Required action: Please output the section of the listing below that opens with the line containing "[volunteer wildlife ID]" and closes with the line containing "common name: blue wildebeest", exactly and with nothing else.

Data extract:

+---+

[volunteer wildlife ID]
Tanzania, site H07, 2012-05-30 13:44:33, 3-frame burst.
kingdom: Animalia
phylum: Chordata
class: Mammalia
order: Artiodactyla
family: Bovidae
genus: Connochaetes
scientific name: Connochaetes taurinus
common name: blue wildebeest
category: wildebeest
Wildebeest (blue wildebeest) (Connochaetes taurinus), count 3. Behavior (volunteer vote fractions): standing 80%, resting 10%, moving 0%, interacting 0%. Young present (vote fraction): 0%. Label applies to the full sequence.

+---+

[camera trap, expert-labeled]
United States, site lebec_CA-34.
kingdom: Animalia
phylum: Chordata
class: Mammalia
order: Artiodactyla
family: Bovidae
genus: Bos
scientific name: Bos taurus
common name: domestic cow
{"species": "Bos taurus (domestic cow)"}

+---+

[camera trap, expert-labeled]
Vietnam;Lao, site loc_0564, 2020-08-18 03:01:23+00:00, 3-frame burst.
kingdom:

+---+

Task answer:
[volunteer wildlife ID]
Tanzania, site H07, 2012-05-30 13:44:33, 3-frame burst.
kingdom: Animalia
phylum: Chordata
class: Mammalia
order: Artiodactyla
family: Bovidae
genus: Connochaetes
scientific name: Connochaetes taurinus
common name: blue wildebeest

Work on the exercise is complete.